Murs invisibles
«Elle t'as proposé quoi ?» lui demanda Ludo.
Sitôt l'entrevue finie Lucille était rentrée dans la chambre d'hôte pour appeler son supérieur et lui raconter ce qui c'était dit quelques minutes avant.
Lucille se laissa tomber sur le lit maintenant qu'elle n'avait plus à rester debout.
_«Ty ?» murmura le pokémon Oiseaucoton, surpris de l'attitude de sa maîtresse, mais elle lui répondit d'un sourire et il alla se poser sur un meuble satisfait.
_«Elle m'a demandé de refaire la salle de l'épreuve de l'arène. Entièrement. Pas juste redécorer, non, elle veut une toute nouvelle épreuve.» dit Lucille qui finissait
d'ajuster sa position sur le lit.
_« D'accord, d'accord.» lui dit Ludo, manifestement aussi surpris que dérouté. «Tu veux bien tout reprendre depuis le début ?»
Lucille resta interdite de ce qu'elle venait d'entendre. Refaire une arène ?
_«Vous voulez que je refasse votre salle d'épreuve ? Vraiment ?» demanda Lucille qui n'essaya même pas de cacher son étonnement. «Je vous l'ai dit je n'ai
jamais fait ça. J'ai juste réaménagé des bureaux, des magasins et un restaurant. Mais là ça n'a rien à voir. Vous devriez embaucher quelqu'un d'autre, il y a plein
d'agence d'architecte qui savent faire ça.»
_«Je sais qu'il y a d'autres personnes avec de l'expérience dans ce domaine, mais ce n'est pas ce que je veux.» la voix de Jeannine trahissait subtilement quelque
chose de plus profond. «Je ne veux pas que ce soit un simple contrat, je veux un projet qui est une âme, une personnalité. Un vétéran ne pourra pas m'offrir ça,
vous oui. Je peux vous montrer l'arène avant que vous refusiez pour de bon ?»

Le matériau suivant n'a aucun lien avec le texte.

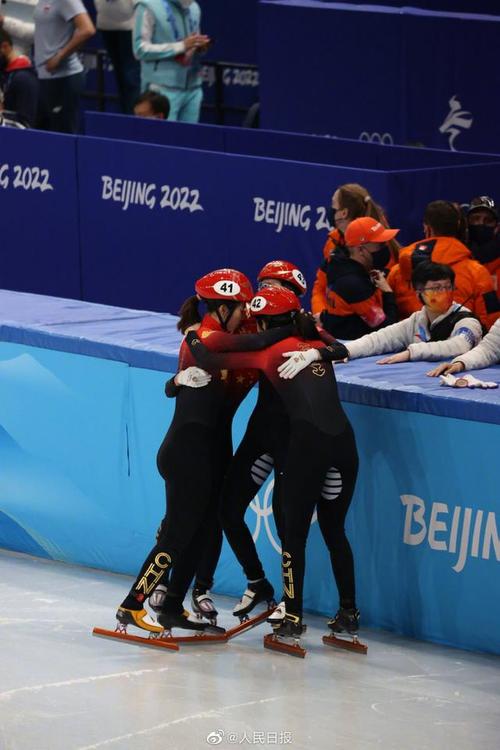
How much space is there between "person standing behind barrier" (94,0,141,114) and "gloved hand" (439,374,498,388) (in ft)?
33.0

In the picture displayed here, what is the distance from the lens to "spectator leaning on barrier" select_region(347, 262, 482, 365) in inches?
318

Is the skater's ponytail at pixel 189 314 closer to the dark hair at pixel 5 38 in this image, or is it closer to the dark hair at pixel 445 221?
the dark hair at pixel 445 221

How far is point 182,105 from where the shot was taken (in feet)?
53.1

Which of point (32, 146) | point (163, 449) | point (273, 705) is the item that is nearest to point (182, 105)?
point (32, 146)

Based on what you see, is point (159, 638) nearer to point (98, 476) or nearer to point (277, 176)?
point (98, 476)

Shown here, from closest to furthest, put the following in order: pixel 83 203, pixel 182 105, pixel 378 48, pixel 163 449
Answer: pixel 163 449
pixel 83 203
pixel 378 48
pixel 182 105

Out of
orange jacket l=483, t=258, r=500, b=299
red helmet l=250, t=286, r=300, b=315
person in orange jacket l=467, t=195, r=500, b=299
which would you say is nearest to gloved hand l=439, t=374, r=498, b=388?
red helmet l=250, t=286, r=300, b=315

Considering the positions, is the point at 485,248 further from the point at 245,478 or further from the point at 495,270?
the point at 245,478

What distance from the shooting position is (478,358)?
26.2ft

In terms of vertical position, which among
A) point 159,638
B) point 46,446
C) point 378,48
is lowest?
point 159,638

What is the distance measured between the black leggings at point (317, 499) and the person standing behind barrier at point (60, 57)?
27.7 feet

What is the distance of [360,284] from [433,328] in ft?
3.84

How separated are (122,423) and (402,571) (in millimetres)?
1764

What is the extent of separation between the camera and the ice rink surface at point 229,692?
667cm
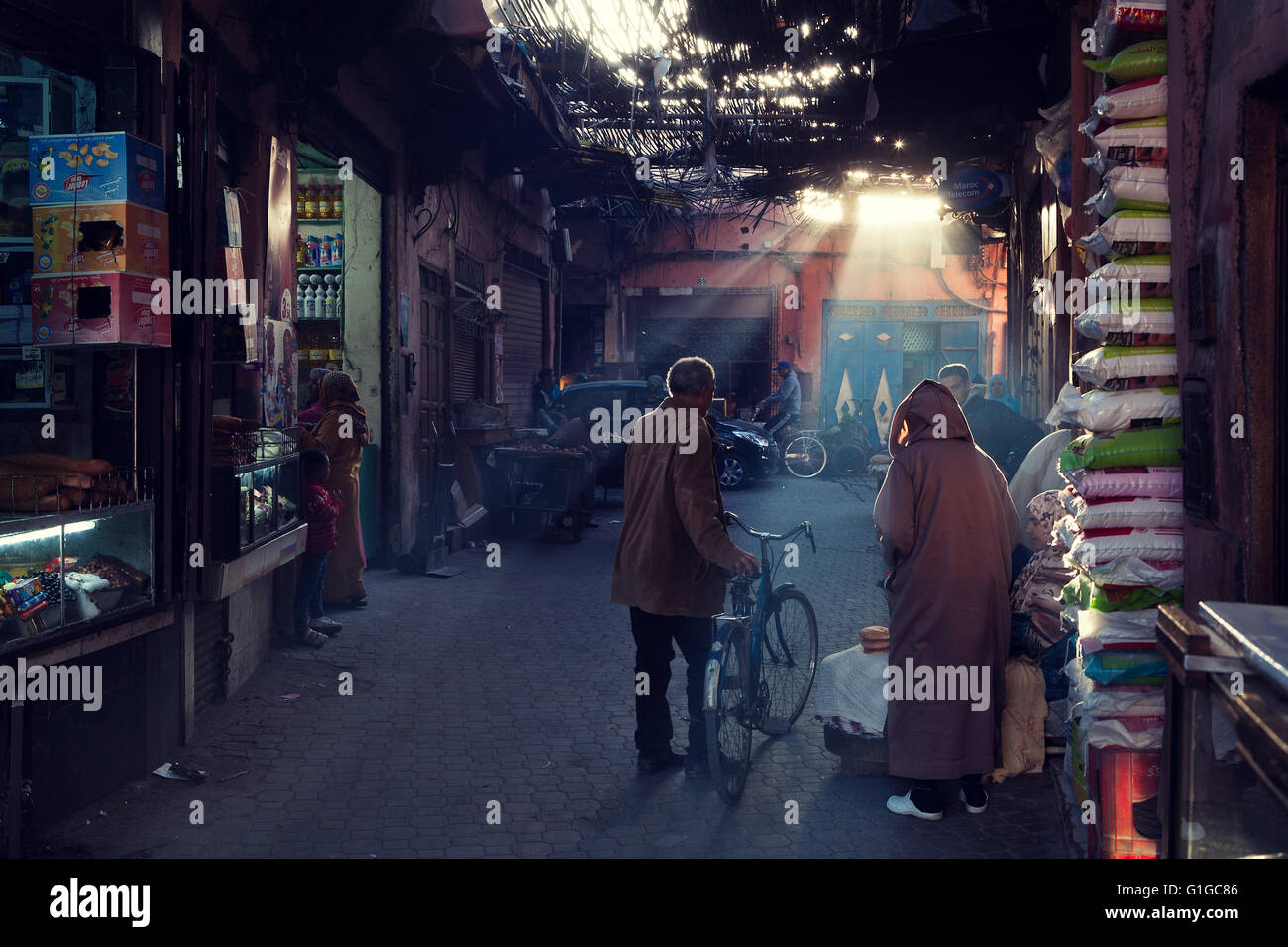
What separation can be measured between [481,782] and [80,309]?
2.66 metres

Il y avait une réel douceur dans les propos de Jeannine. Et sa façon de demander à ce que l'on s’occupe de son arène laissait deviner qu'il y avait quelque chose
d'au delà du bâtiment, quelque chose de personnel, Lucille en était sûre. En tout cas ça suffis pour la convaincre d'aller plus loin. Et puis elle n'avait pas fait le
voyage depuis Illumis juste pour repartir maintenant.
_«Oui, j'imagine que je peux jeter un coup d’œil. Mais je ne vous garantis pas d'accepter au final. Si je sens que c'est trop gros pour moi je vous le dirais.»
répondit la designeuse.
Cela suffit à rassurer Jeannine qui reprit sa visite. Après une montée en pente douce elles arrivèrent à l'un des deux cotés spectateur de la salle d'épreuve.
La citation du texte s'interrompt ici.